- _TEXT SECTION_
*** Block opens ***
It is always important to be careful about how you prepare food in the home to avoid the nasty bugs that can cause food poisoning. When you are pregnant, planning a baby or have just had your baby it is more important than ever. Just following some basic guidelines can really help to reduce your risk of getting food poisoning.

  • Wash your hands with soap and hot water and dry them - before preparing food, after touching raw meat, after going to the toilet, sneezing, blowing your nose or touching animals (including pets).
  • Wash worktops with warm soapy water before and after preparing food, especially if you are preparing raw meat.
  • Dishcloths and tea towels are the perfect breeding ground for bacteria - wash your cloths and tea towels regularly and let them dry completely before using again.
  • Wash fruit and vegetables with running water before eating (even if you are going to peel them).
  • Have separate chopping boards for raw meat and ready to eat foods to avoid bacteria from raw meat being transferred.
  • Keep raw meat and ready to eat foods separately and don't allow them to come into contact or be placed on the same surface without washing it. Bacteria in raw meat can be killed when you cook it, but not if they are transferred to foods like salads, fruit or bread.
  • Make sure you cover raw meat and keep it on the bottom shelf of the fridge so that it cannot touch or drip on to any other foods.
  • When you cook food, make sure that it is piping hot all the way through. For meats like poultry, pork, burgers, sausages and kebabs, check that they are cooked all the way through with no pink meat on the inside.
  • Check your fridge temperature (you can get small temperature checkers for your fridge) and make sure it is between 0 and 4o
  • If you have leftovers or food that you are not going to eat straight away, cool it as quickly as you can (within an hour and a half) and then store it in the fridge or freezer. Eat foods that you have stored in the fridge within 2 days.Harm
  • Harmful bacteria can grow in foods with a 'use by' date e.g. cooked meats, cheeses, prepared salads, - so don't eat them after they've gone past this.
*** Block closes ***
Dataset entries
*** Block opens ***
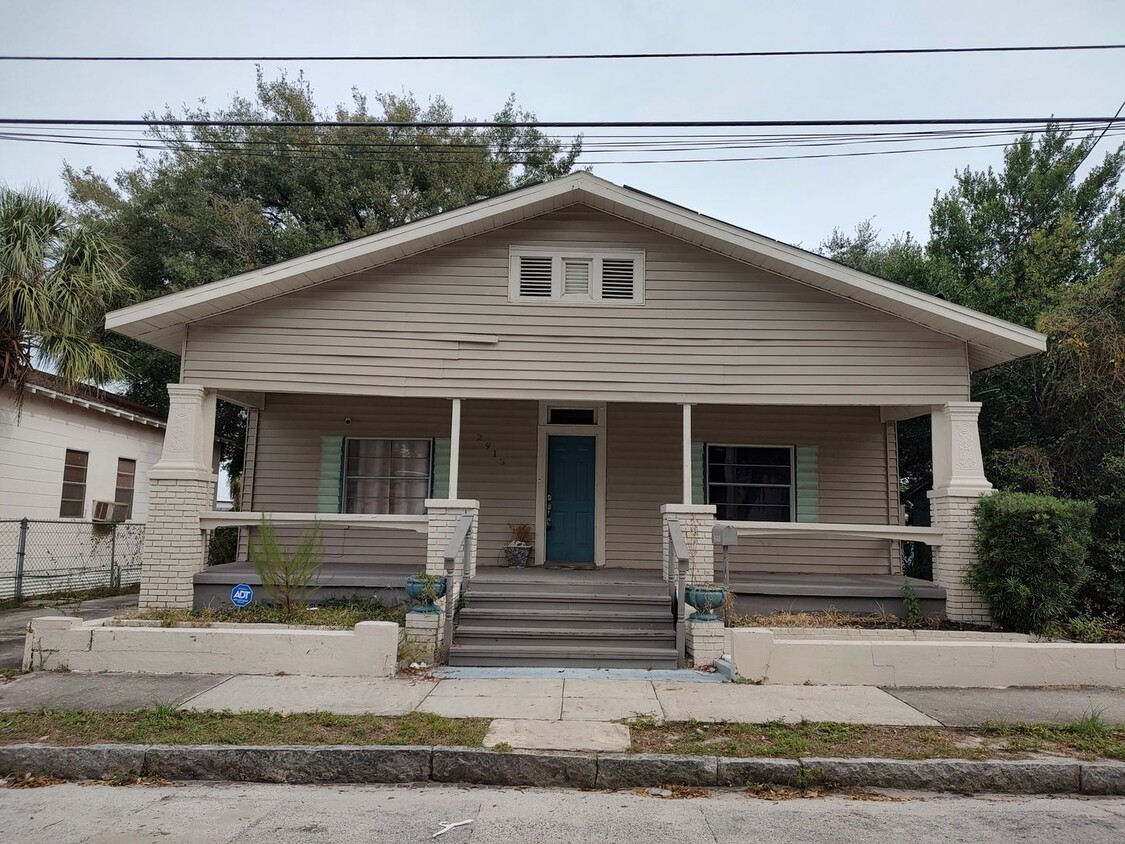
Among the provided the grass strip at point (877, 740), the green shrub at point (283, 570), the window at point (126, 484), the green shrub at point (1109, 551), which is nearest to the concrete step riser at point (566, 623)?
the green shrub at point (283, 570)

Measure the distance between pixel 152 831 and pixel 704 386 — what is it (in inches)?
302

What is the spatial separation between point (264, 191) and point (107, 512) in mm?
9155

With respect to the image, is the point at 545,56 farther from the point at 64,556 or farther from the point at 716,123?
the point at 64,556

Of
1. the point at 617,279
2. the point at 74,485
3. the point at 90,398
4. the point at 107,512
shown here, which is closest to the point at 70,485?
the point at 74,485

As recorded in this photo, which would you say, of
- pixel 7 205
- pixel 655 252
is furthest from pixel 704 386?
pixel 7 205

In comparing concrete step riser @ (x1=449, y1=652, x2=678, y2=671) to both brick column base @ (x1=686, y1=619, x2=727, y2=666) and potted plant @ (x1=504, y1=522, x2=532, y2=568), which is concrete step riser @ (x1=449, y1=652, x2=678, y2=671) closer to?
brick column base @ (x1=686, y1=619, x2=727, y2=666)

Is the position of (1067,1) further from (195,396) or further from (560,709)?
(195,396)

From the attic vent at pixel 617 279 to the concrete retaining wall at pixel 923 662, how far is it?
4.97 metres

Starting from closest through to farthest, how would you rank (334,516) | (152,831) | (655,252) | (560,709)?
(152,831)
(560,709)
(334,516)
(655,252)

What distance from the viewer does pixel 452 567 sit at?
27.0 ft

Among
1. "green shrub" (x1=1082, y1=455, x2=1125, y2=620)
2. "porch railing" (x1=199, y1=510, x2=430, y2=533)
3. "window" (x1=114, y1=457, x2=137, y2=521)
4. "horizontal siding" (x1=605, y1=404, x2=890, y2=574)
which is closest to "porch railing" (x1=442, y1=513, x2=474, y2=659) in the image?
"porch railing" (x1=199, y1=510, x2=430, y2=533)

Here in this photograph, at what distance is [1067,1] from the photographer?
10.4 metres

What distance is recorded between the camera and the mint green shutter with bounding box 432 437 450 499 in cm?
1191

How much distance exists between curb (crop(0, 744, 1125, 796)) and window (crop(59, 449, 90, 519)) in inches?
401
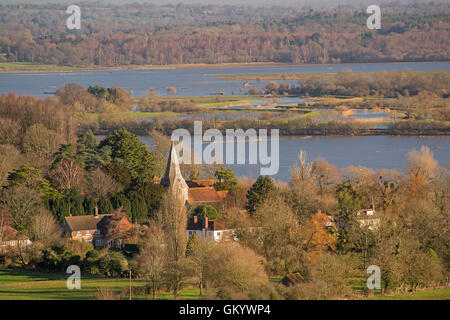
*** Block closes ***
- _WHAT TO PRODUCE_
Copy out a passage from the food safety text above, beginning at the words "It is always" and stopping after the words "before using again.".

- _RESULT OF THIS EXERCISE_
It is always important to be careful about how you prepare food in the home to avoid the nasty bugs that can cause food poisoning. When you are pregnant, planning a baby or have just had your baby it is more important than ever. Just following some basic guidelines can really help to reduce your risk of getting food poisoning.

  • Wash your hands with soap and hot water and dry them - before preparing food, after touching raw meat, after going to the toilet, sneezing, blowing your nose or touching animals (including pets).
  • Wash worktops with warm soapy water before and after preparing food, especially if you are preparing raw meat.
  • Dishcloths and tea towels are the perfect breeding ground for bacteria - wash your cloths and tea towels regularly and let them dry completely before using again.